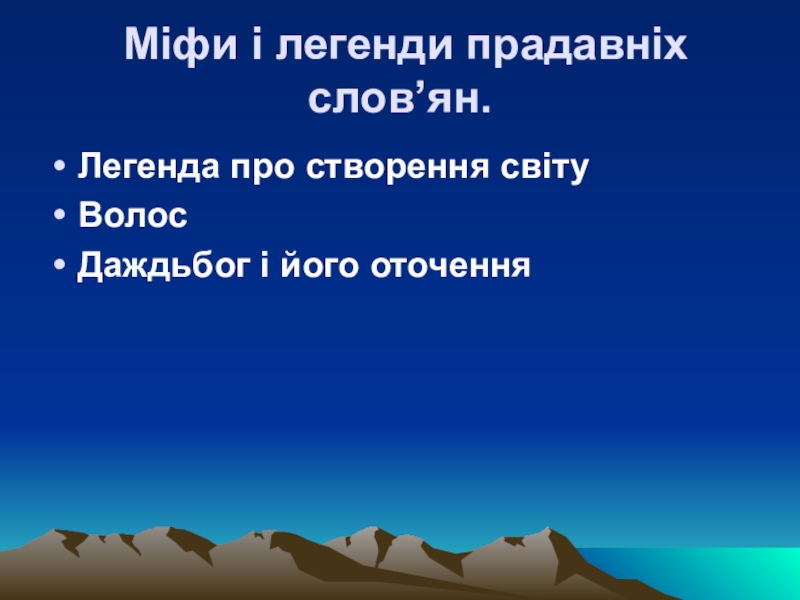 Міфи і легенди прадавніх слов’ян.

• Легенда про створення світу
• Волос
• Даждьбог і його оточення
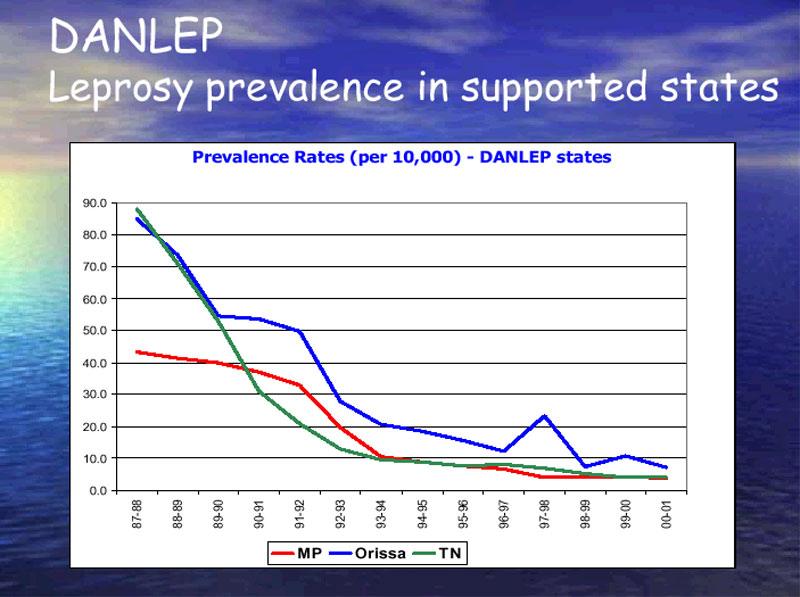 DANLEP
Leprosy prevalence in supported states

Prevalence Rates (per 10,000) - DANLEP states

90.0
80.0
70.0
60.0
50.0
40.0
30.0
20.0
10.0
0.0

87-88
88-89
89-90
90-91
91-92
92-93
93-94
94-95
95-96
96-97
97-98
98-99
99-00
00-01

MP
Orissa
TN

..............................

> EXERCISE DESCRIPTION: Reproduce the lines from the one holding "про створення світу" through the end of the entries above exactly, keeping both ends and dropping every picture.

> ANSWER:
• Легенда про створення світу
• Волос
• Даждьбог і його оточення
 DANLEP
Leprosy prevalence in supported states

Prevalence Rates (per 10,000) - DANLEP states

90.0
80.0
70.0
60.0
50.0
40.0
30.0
20.0
10.0
0.0

87-88
88-89
89-90
90-91
91-92
92-93
93-94
94-95
95-96
96-97
97-98
98-99
99-00
00-01

MP
Orissa
TN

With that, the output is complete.